Looming crisis of normalising violence is having a detrimental effect on SA's young people. Violence among learners at Mbilwi Secondary School in Limpopo that went viral should be a wake-up call.
The Centre for the Study of Violence and Reconciliation (CSVR) has dedicated work in communities that highlight the looming crisis of normalising violence – and the detrimental effects it has on young people growing up in South Africa today.
According to research conducted by the Centre for Justice and Crime Prevention, schools are supposed to be safe spaces to reinforce positive attitudes among learners.
Our work as the CSVR and the bullying at Mbilwi Secondary School that led to Lufuno Mavhunga's suicide says otherwise. The reality is that schools are also a fertile ground for violence.
CSVR's experience in working within communities for the past 30 years indicates that the boundaries between communities and schools are blurry and permeable in South Africa. What transpires in the context of schools is usually a reflection of what is taking place in the broader social contexts in which schools are located. In these contexts, communities that are susceptible to violence are more likely to breed violent schools.
Research suggests that exposure to violence reinforces violent behaviour, and being brought up in violent contexts negatively affects children's developmental process and understandings of positive conflict resolution mechanisms. Children learn, through exposure to violence – whether as victims or witnesses of harmful acts in their daily life – that acting violently is a normal or legitimate way of handling conflict.
Young people in South Africa find themselves regularly exposed to various forms of violence including: domestic violence, sexual violence, violent protests and assault, etc.
This is exacerbated by children's exposure to the unregulated violence found on various social platforms – similar to the video taken at Mbilwi Secondary School.
However, this is not to say that exposure to violence is solely a South African problem. The UN Children's Fund in 2017 found that violence is present in the lives of young people and adolescents worldwide. Such violence takes various forms and across several contexts.
It is important to understand that children are impacted by the interactions they undergo with their social and physical surroundings. A person's behaviour can be a result of dynamics between the individual and the context they are exposed to. The violence that happens at home and in communities spills over to our schools, so we should not be surprised by footage like that which came from Mbilwi Secondary School.
As South Africans, we need to unlearn some of how we deal with conflict and relearn positive conflict resolution skills as a way to offer positive influences to children.
As South Africans, should we be surprised when incidences of school violence occur, such as the one that took place in Limpopo?
Let us not forget: South Africa is still regarded as one of the most violent societies in the world. With this in mind, our society should be cautious. Children who experience violence should not be expected to act differently. Violent behaviour can be intensified by anxiety, especially during exam time.
It is only when we begin to appreciate the negative consequences of our violence and how it affects the next generation that we can aim to do better. We owe it to the next generation to take control of the legacies of our past, particularly the presence of violence in our homes and within our communities.
Prevention of school violence requires a holistic intervention that offers a broad consideration of problem areas. This includes social media regulation and individual, family and community interventions. Violence prevention must be approached from an understanding of socio-economic, historic, political, and environmental perspectives.

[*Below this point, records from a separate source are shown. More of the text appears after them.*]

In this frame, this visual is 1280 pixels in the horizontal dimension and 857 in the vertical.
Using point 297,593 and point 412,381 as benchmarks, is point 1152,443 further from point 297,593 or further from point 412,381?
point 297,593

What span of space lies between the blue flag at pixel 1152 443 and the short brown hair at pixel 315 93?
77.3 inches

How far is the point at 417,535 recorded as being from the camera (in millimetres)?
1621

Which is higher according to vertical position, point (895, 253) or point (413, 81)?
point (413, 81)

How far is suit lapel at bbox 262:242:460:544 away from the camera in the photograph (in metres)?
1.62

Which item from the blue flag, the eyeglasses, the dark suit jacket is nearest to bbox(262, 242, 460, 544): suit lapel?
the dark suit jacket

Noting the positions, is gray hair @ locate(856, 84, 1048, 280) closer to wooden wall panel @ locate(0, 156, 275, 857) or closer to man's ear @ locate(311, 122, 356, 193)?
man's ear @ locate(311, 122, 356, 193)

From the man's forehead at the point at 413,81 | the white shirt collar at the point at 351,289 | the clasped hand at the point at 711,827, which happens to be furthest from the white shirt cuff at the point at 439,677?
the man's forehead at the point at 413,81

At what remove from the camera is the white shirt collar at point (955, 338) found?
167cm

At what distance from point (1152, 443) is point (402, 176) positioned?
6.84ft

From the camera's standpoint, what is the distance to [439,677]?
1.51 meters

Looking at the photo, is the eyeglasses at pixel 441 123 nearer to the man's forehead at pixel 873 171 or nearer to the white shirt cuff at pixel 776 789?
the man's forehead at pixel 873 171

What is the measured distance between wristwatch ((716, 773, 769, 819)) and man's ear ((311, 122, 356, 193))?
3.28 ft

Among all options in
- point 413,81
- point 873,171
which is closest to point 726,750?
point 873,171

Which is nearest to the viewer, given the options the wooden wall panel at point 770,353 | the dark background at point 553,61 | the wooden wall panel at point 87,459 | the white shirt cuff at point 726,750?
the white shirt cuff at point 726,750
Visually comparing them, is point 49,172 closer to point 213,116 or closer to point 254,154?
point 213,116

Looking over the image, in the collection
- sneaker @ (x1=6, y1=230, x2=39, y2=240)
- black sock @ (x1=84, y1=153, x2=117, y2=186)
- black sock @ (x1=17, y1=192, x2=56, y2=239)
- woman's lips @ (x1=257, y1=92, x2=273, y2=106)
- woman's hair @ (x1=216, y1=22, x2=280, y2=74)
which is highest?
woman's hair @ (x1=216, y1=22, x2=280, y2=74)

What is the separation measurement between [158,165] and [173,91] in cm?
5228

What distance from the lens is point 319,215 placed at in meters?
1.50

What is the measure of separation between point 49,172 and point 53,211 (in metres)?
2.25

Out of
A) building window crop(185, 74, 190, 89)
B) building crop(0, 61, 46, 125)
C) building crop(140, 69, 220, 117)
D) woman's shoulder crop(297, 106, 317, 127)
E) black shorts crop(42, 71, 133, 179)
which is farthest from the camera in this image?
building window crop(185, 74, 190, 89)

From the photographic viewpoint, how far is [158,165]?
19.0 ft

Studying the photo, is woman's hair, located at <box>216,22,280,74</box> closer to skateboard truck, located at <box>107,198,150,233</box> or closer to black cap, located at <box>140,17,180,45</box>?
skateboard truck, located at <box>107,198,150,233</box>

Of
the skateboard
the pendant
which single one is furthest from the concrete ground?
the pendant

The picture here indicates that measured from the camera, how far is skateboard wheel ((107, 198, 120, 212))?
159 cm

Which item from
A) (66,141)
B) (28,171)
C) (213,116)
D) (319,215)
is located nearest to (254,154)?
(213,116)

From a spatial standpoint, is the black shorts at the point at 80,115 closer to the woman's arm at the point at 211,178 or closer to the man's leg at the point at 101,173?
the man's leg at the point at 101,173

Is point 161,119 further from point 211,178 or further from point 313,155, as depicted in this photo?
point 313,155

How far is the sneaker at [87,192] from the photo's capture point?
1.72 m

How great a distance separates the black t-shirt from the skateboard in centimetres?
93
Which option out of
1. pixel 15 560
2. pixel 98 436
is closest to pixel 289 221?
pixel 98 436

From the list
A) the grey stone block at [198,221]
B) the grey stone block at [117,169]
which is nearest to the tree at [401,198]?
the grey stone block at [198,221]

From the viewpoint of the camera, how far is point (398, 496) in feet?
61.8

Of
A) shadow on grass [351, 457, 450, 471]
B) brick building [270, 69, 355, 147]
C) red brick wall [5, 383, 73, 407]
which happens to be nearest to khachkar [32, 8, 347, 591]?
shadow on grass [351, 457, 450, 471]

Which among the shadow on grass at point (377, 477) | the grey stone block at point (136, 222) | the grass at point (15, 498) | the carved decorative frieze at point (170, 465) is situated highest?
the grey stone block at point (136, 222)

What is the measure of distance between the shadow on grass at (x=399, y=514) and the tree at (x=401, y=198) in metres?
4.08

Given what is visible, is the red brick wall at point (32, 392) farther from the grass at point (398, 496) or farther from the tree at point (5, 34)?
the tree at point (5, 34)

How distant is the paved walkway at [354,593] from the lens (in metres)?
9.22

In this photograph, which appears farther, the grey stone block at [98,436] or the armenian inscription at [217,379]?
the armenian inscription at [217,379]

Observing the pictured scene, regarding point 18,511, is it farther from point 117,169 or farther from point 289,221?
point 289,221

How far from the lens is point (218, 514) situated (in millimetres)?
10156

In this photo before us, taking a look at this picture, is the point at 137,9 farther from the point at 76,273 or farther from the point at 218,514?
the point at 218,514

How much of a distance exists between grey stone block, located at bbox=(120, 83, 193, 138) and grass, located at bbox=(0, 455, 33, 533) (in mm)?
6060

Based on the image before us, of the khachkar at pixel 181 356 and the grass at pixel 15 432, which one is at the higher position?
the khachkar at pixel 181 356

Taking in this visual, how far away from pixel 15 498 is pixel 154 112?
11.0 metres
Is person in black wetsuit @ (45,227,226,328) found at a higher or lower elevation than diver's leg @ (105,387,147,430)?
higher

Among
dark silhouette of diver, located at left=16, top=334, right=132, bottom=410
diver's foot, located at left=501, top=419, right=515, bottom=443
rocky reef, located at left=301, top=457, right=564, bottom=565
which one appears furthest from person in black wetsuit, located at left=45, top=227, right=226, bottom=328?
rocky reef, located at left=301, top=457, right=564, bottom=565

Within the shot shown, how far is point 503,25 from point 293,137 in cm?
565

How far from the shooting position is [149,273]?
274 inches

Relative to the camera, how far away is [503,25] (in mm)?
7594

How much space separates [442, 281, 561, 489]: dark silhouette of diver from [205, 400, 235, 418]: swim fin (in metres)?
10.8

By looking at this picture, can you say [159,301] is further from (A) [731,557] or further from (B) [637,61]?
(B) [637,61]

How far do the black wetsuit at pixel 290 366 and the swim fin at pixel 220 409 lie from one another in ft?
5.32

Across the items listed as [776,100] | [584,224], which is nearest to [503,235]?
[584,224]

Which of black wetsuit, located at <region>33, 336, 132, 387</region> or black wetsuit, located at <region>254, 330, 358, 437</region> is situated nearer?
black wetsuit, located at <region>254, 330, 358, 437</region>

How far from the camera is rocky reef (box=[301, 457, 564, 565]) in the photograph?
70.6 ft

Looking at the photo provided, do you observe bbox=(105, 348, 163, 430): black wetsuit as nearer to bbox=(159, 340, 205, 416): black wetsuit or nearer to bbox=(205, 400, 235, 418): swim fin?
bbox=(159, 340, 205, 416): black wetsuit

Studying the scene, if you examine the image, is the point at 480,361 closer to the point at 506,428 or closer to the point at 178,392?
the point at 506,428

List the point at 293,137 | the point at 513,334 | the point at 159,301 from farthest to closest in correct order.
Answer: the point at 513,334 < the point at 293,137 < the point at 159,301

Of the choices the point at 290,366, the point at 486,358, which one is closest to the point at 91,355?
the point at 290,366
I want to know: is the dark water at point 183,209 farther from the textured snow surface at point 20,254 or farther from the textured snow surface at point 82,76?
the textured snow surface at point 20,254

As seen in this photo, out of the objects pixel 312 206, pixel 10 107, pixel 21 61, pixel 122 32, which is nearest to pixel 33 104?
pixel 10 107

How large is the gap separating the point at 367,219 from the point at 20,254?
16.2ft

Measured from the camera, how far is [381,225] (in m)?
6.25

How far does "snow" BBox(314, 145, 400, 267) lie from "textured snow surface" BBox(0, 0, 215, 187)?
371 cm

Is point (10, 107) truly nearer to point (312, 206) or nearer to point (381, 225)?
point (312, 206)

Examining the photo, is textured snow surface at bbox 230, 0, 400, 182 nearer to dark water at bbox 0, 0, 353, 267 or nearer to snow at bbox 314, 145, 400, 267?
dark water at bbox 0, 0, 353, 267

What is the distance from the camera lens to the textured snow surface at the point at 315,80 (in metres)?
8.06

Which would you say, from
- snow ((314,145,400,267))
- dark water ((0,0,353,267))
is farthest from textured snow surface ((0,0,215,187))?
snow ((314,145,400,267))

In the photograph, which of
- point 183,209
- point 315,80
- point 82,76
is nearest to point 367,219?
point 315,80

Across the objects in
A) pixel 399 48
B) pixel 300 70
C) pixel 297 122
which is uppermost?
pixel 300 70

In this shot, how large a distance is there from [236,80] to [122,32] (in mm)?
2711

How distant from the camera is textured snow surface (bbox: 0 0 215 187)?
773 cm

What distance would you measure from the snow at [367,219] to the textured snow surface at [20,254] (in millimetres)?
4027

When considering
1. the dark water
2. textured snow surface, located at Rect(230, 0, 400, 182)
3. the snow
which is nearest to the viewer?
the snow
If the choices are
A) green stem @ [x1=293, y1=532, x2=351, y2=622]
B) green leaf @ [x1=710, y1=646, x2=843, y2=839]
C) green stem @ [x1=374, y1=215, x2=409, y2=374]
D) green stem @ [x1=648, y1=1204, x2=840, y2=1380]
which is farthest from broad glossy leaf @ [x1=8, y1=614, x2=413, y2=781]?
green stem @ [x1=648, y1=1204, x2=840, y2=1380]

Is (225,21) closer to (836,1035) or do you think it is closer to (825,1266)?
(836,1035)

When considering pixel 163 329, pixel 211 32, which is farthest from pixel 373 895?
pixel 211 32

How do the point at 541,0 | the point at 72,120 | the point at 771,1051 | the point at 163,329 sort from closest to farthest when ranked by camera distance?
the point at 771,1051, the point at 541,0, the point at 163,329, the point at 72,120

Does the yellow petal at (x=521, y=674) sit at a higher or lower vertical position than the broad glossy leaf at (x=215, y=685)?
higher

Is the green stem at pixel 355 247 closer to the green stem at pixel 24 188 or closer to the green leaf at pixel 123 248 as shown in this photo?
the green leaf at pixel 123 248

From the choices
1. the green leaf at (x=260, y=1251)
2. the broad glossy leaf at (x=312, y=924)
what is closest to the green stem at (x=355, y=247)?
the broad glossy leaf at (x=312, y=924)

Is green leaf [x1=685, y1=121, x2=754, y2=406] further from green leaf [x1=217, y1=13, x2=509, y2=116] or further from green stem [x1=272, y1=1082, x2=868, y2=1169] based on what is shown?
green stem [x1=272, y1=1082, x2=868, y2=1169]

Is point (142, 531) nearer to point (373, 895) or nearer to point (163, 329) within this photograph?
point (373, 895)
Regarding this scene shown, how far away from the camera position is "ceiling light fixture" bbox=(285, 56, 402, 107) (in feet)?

Family and individual factors contribute to the risks of youth engagement in violence, and in better understanding the need to address these risk factors while also building protective factors.
This would entail things like employing mental health professionals or psychosocial professionals in schools to assist with trauma faced by children in their homes and communities. The Department of Education needs to have an indaba to discuss possible solutions to the problem of violence in schools.
The indaba should engage pupils on issues of bullying and how to overcome bullying, this would offer a support structure for kids that struggle with expressing themselves without the use of violence. This needs a vigorous effort from the national government, civil societies, faith-based organisations, and the communities at large.
At an individual level, a safe space needs to be provided for young people to deal with anger and for resilience building. These spaces would encourage learning positive conflict resolution skills and better ways to deal with violence.
Working with families is also important as we realise the significant role the family institution has in shaping the attitudes and values of children and young people.
Parents need to be provided with parenting skills and a space to work through their traumas. CSVR's approach to working with communities is embedded in the belief that solutions can be found within communities.
We need to expand CSVR's thinking by providing spaces where communities can reflect and promote dialogues about introspection. The systems should be supported by school- based interventions that include efforts to draft school safety policies, which enforce zero tolerance to bullying and enforce wellness programmes such as: trauma management skills for teachers; access to debriefing and counselling services for both learners and teachers; peer-to-peer support groups; and strengthening school management teams.
Until we can proactively confront change at both a family and community level, we will continue to see incidents just like the violence we saw outside Mbilwi Secondary School.